Moving on quickly from that, let me itemise the bridges, from nearest to furthest away.
Here is a google map which shows how this picture was possible. Where it says “ME” (photo manipulation is not my strong suit but I did manage to add that), at the far left, is where I was standing, so ME means both me and the hotel of that name. Click on this map to get it bigger:
So, first, nearest to me, on the right of the big white cock, we can see pedestrians crossing the river on Blackfriars Bridge, the road version.
We cannot then see the isolated, do-nothing columns of the Blackfriars Railway Bridge that isn’t, so that doesn’t count. But just beyond those columns, we do clearly see, second, the Blackfriars Railway Station Bridge that is, with its long line of slanting roofs.
Third, we can see the upper parts of the Millenium Bridge (featured in the bottom three pictures here, where there is also another snap of those weird Blackfriars columns), the footbridge that famously wobbled when first opened, which does about half the job of taking pedestrians between Tate Modern to St Paul’s Cathedral.
Fourth, slightly green despite being in the shade, is Southwark Bridge.
Fifth, there is the severely functional railway bridge that takes the trains from the south east over the river to Cannon Street Station. You can just make out a clutch of signals at its left hand end as we look at it.

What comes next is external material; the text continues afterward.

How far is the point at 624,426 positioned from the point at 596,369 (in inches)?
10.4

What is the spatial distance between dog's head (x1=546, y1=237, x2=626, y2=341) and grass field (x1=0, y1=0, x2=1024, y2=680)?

Sixth, we have “London Bridge”, and I can help adding sneer quotes. What a come-down that bridge is from how London Bridge used to be. No wonder so many people think that Tower Bridge is London Bridge. The actual London Bridge is so boring.
One of the reasons I especially like the new Blackfriars Railway Station Bridge is that it sets a precedent for putting buildings on a London bridge, and makes it more likely that London Bridge itself might one day be rebuilt in something like its former glory. Maybe not quite as tall as it once was, but with buildings on it, like Ponte Vecchio. What would be particularly cool is if, just as in former times, a new London Bridge could be built, strong enough to be a platform for buildings, but if it was then left to individual plot owners to decide exactly what to put on each plot.
And finally, seventh, there is Tower Bridge, at the far right hand end of the map.
London. It just keeps on getting better.